Impairment of Tangible Assets
The Company reviews at each reporting period whether there is any indication that an asset may be impaired. If any such indication exists, the company estimates the recoverable amount of the asset. If such recoverable amount of the asset or the recoverable amount of the cash generating unit to which the asset belongs is less than it carrying amount, the carrying amount is reduced to its recoverable amount. The reduction is treated as an impairment loss and is recognized in the Statement of Profit and Loss. If at the reporting period, there is an indication that there is change in the previously assessed impairment loss, the recoverable amount is reassessed and the asset is reflected at the recoverable amount. Recoverable amount is the higher of fair value less costs of disposal and value in use.
In assessing value in use, the estimated future cash flows are discounted to their present value using a pre-tax discount rate that reflects current market assessments of the time value of money and the risks specific to the asset for which the estimates of future cash flows have not been adjusted.

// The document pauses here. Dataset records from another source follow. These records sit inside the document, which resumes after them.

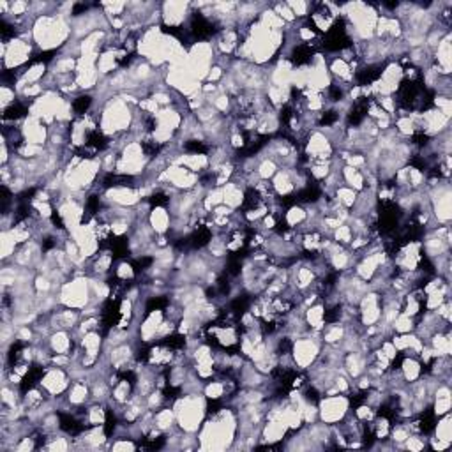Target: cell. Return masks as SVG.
I'll return each instance as SVG.
<instances>
[{
    "mask_svg": "<svg viewBox=\"0 0 452 452\" xmlns=\"http://www.w3.org/2000/svg\"><path fill=\"white\" fill-rule=\"evenodd\" d=\"M237 410L230 405L207 413L202 428L196 433L200 451H226L232 449L237 437Z\"/></svg>",
    "mask_w": 452,
    "mask_h": 452,
    "instance_id": "6da1fadb",
    "label": "cell"
},
{
    "mask_svg": "<svg viewBox=\"0 0 452 452\" xmlns=\"http://www.w3.org/2000/svg\"><path fill=\"white\" fill-rule=\"evenodd\" d=\"M32 41L40 51H60L71 41V18L59 12L35 18Z\"/></svg>",
    "mask_w": 452,
    "mask_h": 452,
    "instance_id": "7a4b0ae2",
    "label": "cell"
},
{
    "mask_svg": "<svg viewBox=\"0 0 452 452\" xmlns=\"http://www.w3.org/2000/svg\"><path fill=\"white\" fill-rule=\"evenodd\" d=\"M172 408L175 412L177 426L184 433L196 435L202 428L203 421L207 419L209 401L203 394H182V396L173 399Z\"/></svg>",
    "mask_w": 452,
    "mask_h": 452,
    "instance_id": "3957f363",
    "label": "cell"
},
{
    "mask_svg": "<svg viewBox=\"0 0 452 452\" xmlns=\"http://www.w3.org/2000/svg\"><path fill=\"white\" fill-rule=\"evenodd\" d=\"M60 306L83 311L92 302V290H90L89 276H71L57 292Z\"/></svg>",
    "mask_w": 452,
    "mask_h": 452,
    "instance_id": "277c9868",
    "label": "cell"
},
{
    "mask_svg": "<svg viewBox=\"0 0 452 452\" xmlns=\"http://www.w3.org/2000/svg\"><path fill=\"white\" fill-rule=\"evenodd\" d=\"M322 331H309L308 336L295 339L292 345V359L297 371H308L322 354Z\"/></svg>",
    "mask_w": 452,
    "mask_h": 452,
    "instance_id": "5b68a950",
    "label": "cell"
},
{
    "mask_svg": "<svg viewBox=\"0 0 452 452\" xmlns=\"http://www.w3.org/2000/svg\"><path fill=\"white\" fill-rule=\"evenodd\" d=\"M0 46H2V53H0L2 67H4L6 73L15 69H24L31 62L32 57H34V43L21 40V37H12L9 41H2Z\"/></svg>",
    "mask_w": 452,
    "mask_h": 452,
    "instance_id": "8992f818",
    "label": "cell"
},
{
    "mask_svg": "<svg viewBox=\"0 0 452 452\" xmlns=\"http://www.w3.org/2000/svg\"><path fill=\"white\" fill-rule=\"evenodd\" d=\"M351 410V396L348 394H332L324 396L318 401V421L324 424H339Z\"/></svg>",
    "mask_w": 452,
    "mask_h": 452,
    "instance_id": "52a82bcc",
    "label": "cell"
},
{
    "mask_svg": "<svg viewBox=\"0 0 452 452\" xmlns=\"http://www.w3.org/2000/svg\"><path fill=\"white\" fill-rule=\"evenodd\" d=\"M71 383H73V379H71L69 371H67L66 367L53 366V364H50V366L44 367L43 373H41L40 385L43 387L44 392H46L48 396L53 399L66 396V392H67V389L71 387Z\"/></svg>",
    "mask_w": 452,
    "mask_h": 452,
    "instance_id": "ba28073f",
    "label": "cell"
},
{
    "mask_svg": "<svg viewBox=\"0 0 452 452\" xmlns=\"http://www.w3.org/2000/svg\"><path fill=\"white\" fill-rule=\"evenodd\" d=\"M304 145V156L309 161H329L334 159L336 150L332 147V141L329 140V137L325 133H322L318 128L311 129L306 137V140L302 141Z\"/></svg>",
    "mask_w": 452,
    "mask_h": 452,
    "instance_id": "9c48e42d",
    "label": "cell"
},
{
    "mask_svg": "<svg viewBox=\"0 0 452 452\" xmlns=\"http://www.w3.org/2000/svg\"><path fill=\"white\" fill-rule=\"evenodd\" d=\"M193 15L191 2H163L161 4V21L166 27L180 28L186 27Z\"/></svg>",
    "mask_w": 452,
    "mask_h": 452,
    "instance_id": "30bf717a",
    "label": "cell"
},
{
    "mask_svg": "<svg viewBox=\"0 0 452 452\" xmlns=\"http://www.w3.org/2000/svg\"><path fill=\"white\" fill-rule=\"evenodd\" d=\"M357 309H359V324L364 329L371 327V325H379L380 318H382V295L374 290H370L360 299Z\"/></svg>",
    "mask_w": 452,
    "mask_h": 452,
    "instance_id": "8fae6325",
    "label": "cell"
},
{
    "mask_svg": "<svg viewBox=\"0 0 452 452\" xmlns=\"http://www.w3.org/2000/svg\"><path fill=\"white\" fill-rule=\"evenodd\" d=\"M20 128H21V134H24L25 144L46 147L48 137H50V128H48L43 121L28 115V117L21 122Z\"/></svg>",
    "mask_w": 452,
    "mask_h": 452,
    "instance_id": "7c38bea8",
    "label": "cell"
},
{
    "mask_svg": "<svg viewBox=\"0 0 452 452\" xmlns=\"http://www.w3.org/2000/svg\"><path fill=\"white\" fill-rule=\"evenodd\" d=\"M288 433L290 428L285 424L283 419H267L261 426L260 442H258L257 447H272V445L285 440Z\"/></svg>",
    "mask_w": 452,
    "mask_h": 452,
    "instance_id": "4fadbf2b",
    "label": "cell"
},
{
    "mask_svg": "<svg viewBox=\"0 0 452 452\" xmlns=\"http://www.w3.org/2000/svg\"><path fill=\"white\" fill-rule=\"evenodd\" d=\"M166 318L164 316V309H150V311L145 313L144 320L138 325V338H140L141 343H153L157 338V331H159L163 320Z\"/></svg>",
    "mask_w": 452,
    "mask_h": 452,
    "instance_id": "5bb4252c",
    "label": "cell"
},
{
    "mask_svg": "<svg viewBox=\"0 0 452 452\" xmlns=\"http://www.w3.org/2000/svg\"><path fill=\"white\" fill-rule=\"evenodd\" d=\"M435 435L428 438L429 447L433 451H447L452 445V417L451 413H445L442 417H438L437 424L433 428Z\"/></svg>",
    "mask_w": 452,
    "mask_h": 452,
    "instance_id": "9a60e30c",
    "label": "cell"
},
{
    "mask_svg": "<svg viewBox=\"0 0 452 452\" xmlns=\"http://www.w3.org/2000/svg\"><path fill=\"white\" fill-rule=\"evenodd\" d=\"M270 186H272L274 193H276V196L279 200L292 198V196L297 193L292 168H281L279 172H277L276 175L272 177V180H270Z\"/></svg>",
    "mask_w": 452,
    "mask_h": 452,
    "instance_id": "2e32d148",
    "label": "cell"
},
{
    "mask_svg": "<svg viewBox=\"0 0 452 452\" xmlns=\"http://www.w3.org/2000/svg\"><path fill=\"white\" fill-rule=\"evenodd\" d=\"M147 221L150 228L156 232V235H168L172 230V214L166 205H153Z\"/></svg>",
    "mask_w": 452,
    "mask_h": 452,
    "instance_id": "e0dca14e",
    "label": "cell"
},
{
    "mask_svg": "<svg viewBox=\"0 0 452 452\" xmlns=\"http://www.w3.org/2000/svg\"><path fill=\"white\" fill-rule=\"evenodd\" d=\"M452 46H451V32L445 34L440 40V43L437 44L435 51H433V60L435 66L442 71L444 74L451 76V62H452Z\"/></svg>",
    "mask_w": 452,
    "mask_h": 452,
    "instance_id": "ac0fdd59",
    "label": "cell"
},
{
    "mask_svg": "<svg viewBox=\"0 0 452 452\" xmlns=\"http://www.w3.org/2000/svg\"><path fill=\"white\" fill-rule=\"evenodd\" d=\"M401 357V364H399V371H401L403 379L406 383H412L415 380L422 379L424 374V364L421 363L419 357H412V355H399Z\"/></svg>",
    "mask_w": 452,
    "mask_h": 452,
    "instance_id": "d6986e66",
    "label": "cell"
},
{
    "mask_svg": "<svg viewBox=\"0 0 452 452\" xmlns=\"http://www.w3.org/2000/svg\"><path fill=\"white\" fill-rule=\"evenodd\" d=\"M244 200H246V189H242L237 182L230 180L223 186V203L230 207L232 211L237 212L244 205Z\"/></svg>",
    "mask_w": 452,
    "mask_h": 452,
    "instance_id": "ffe728a7",
    "label": "cell"
},
{
    "mask_svg": "<svg viewBox=\"0 0 452 452\" xmlns=\"http://www.w3.org/2000/svg\"><path fill=\"white\" fill-rule=\"evenodd\" d=\"M304 320L311 331H322L325 327V324H327V308H325L324 302L318 300V302L311 304L309 308H306Z\"/></svg>",
    "mask_w": 452,
    "mask_h": 452,
    "instance_id": "44dd1931",
    "label": "cell"
},
{
    "mask_svg": "<svg viewBox=\"0 0 452 452\" xmlns=\"http://www.w3.org/2000/svg\"><path fill=\"white\" fill-rule=\"evenodd\" d=\"M341 177H343L345 186L351 187V189H355L357 193L366 189V177H364V172L359 170V168H351L343 164V168H341Z\"/></svg>",
    "mask_w": 452,
    "mask_h": 452,
    "instance_id": "7402d4cb",
    "label": "cell"
},
{
    "mask_svg": "<svg viewBox=\"0 0 452 452\" xmlns=\"http://www.w3.org/2000/svg\"><path fill=\"white\" fill-rule=\"evenodd\" d=\"M177 426L175 412L172 406H163L157 412H154V428L159 429L161 433H168Z\"/></svg>",
    "mask_w": 452,
    "mask_h": 452,
    "instance_id": "603a6c76",
    "label": "cell"
},
{
    "mask_svg": "<svg viewBox=\"0 0 452 452\" xmlns=\"http://www.w3.org/2000/svg\"><path fill=\"white\" fill-rule=\"evenodd\" d=\"M112 274L115 276V279H117V285H125V283H131V281L137 277V269H134L131 261L121 260L115 263Z\"/></svg>",
    "mask_w": 452,
    "mask_h": 452,
    "instance_id": "cb8c5ba5",
    "label": "cell"
},
{
    "mask_svg": "<svg viewBox=\"0 0 452 452\" xmlns=\"http://www.w3.org/2000/svg\"><path fill=\"white\" fill-rule=\"evenodd\" d=\"M357 196H359V193L343 184V186H339L338 189H336L332 198H334L339 205L345 207L347 211H351V207H354L355 202H357Z\"/></svg>",
    "mask_w": 452,
    "mask_h": 452,
    "instance_id": "d4e9b609",
    "label": "cell"
},
{
    "mask_svg": "<svg viewBox=\"0 0 452 452\" xmlns=\"http://www.w3.org/2000/svg\"><path fill=\"white\" fill-rule=\"evenodd\" d=\"M258 157H260V161H258L257 173L260 177V180H272V177L279 172V166L272 159H269V157L261 156L260 153H258Z\"/></svg>",
    "mask_w": 452,
    "mask_h": 452,
    "instance_id": "484cf974",
    "label": "cell"
},
{
    "mask_svg": "<svg viewBox=\"0 0 452 452\" xmlns=\"http://www.w3.org/2000/svg\"><path fill=\"white\" fill-rule=\"evenodd\" d=\"M332 241L339 246H350V242L354 241V232H351L350 225L348 223H343V225H339L334 232H332Z\"/></svg>",
    "mask_w": 452,
    "mask_h": 452,
    "instance_id": "4316f807",
    "label": "cell"
},
{
    "mask_svg": "<svg viewBox=\"0 0 452 452\" xmlns=\"http://www.w3.org/2000/svg\"><path fill=\"white\" fill-rule=\"evenodd\" d=\"M413 329H415V318H412V316H406L403 315V313H399V315L396 316V320H394V334H408V332H413Z\"/></svg>",
    "mask_w": 452,
    "mask_h": 452,
    "instance_id": "83f0119b",
    "label": "cell"
},
{
    "mask_svg": "<svg viewBox=\"0 0 452 452\" xmlns=\"http://www.w3.org/2000/svg\"><path fill=\"white\" fill-rule=\"evenodd\" d=\"M18 101H20V98H18L15 87L8 85V83H2V85H0V105H2V112L8 110L9 106L16 105Z\"/></svg>",
    "mask_w": 452,
    "mask_h": 452,
    "instance_id": "f1b7e54d",
    "label": "cell"
},
{
    "mask_svg": "<svg viewBox=\"0 0 452 452\" xmlns=\"http://www.w3.org/2000/svg\"><path fill=\"white\" fill-rule=\"evenodd\" d=\"M290 9L295 15V18L299 21H304L309 18V12H311V4L309 2H304V0H297V2H288Z\"/></svg>",
    "mask_w": 452,
    "mask_h": 452,
    "instance_id": "f546056e",
    "label": "cell"
},
{
    "mask_svg": "<svg viewBox=\"0 0 452 452\" xmlns=\"http://www.w3.org/2000/svg\"><path fill=\"white\" fill-rule=\"evenodd\" d=\"M428 447V438H422L421 433H412L408 438H406V442L403 444V449H406V451H424V449Z\"/></svg>",
    "mask_w": 452,
    "mask_h": 452,
    "instance_id": "4dcf8cb0",
    "label": "cell"
}]
</instances>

If the recoverable amount of an asset (or cash-generating unit) is estimated to be less than its carrying amount, the carrying amount of the asset (or cash-generating unit) is reduced to its recoverable amount. An impairment loss is recognized immediately in the Statement of Profit and Loss.
2. Inventories
Inventories of Raw Materials, Work-in-Progress, Stores and spares, Finished Goods and Stock-in-trade are stated 'at cost or net realisable value, whichever is lower' except for Waste / Scrap which are valued at net realisable value. Cost comprises all cost of purchase, cost of conversion and other costs incurred in bringing the inventories to their present location and condition. Cost formulae used are 'First-in-First-out. 'Specific identification', as applicable.
Due allowance is estimated and made for defective and obsolete items, wherever necessary.
3. Segment Reporting
Operating segments are reported in a manner consistent with the internal reporting provided to the chief operating decision maker. The company has only single business segment hence the detailed disclosure related to segment reporting is not required to be made.
4. Borrowings
Borrowings are initially recognised at net of transaction costs incurred and measured at amortised cost. Any difference between the proceeds (net of transaction costs) and the redemption amount is recognised in the Statement of Profit and Loss over the period of the borrowings using the effective interest method.
Preference shares, which are mandatorily redeemable on a specific date are classified as liabilities. The dividend on these preference shares is recognised in Statement of Profit and Loss as finance costs.
5. Borrowing costs
Borrowing cost directly attributable to the acquisition, construction of qualifying asset that necessarily takes a substantial period of time to get ready for its intended use, capitalised as part of cost of asset. The borrowing costs includes interest and transaction cost that a company incurs in connection with the borrowing of the funds. Other interest and borrowing costs are charged to Statement of Profit and Loss.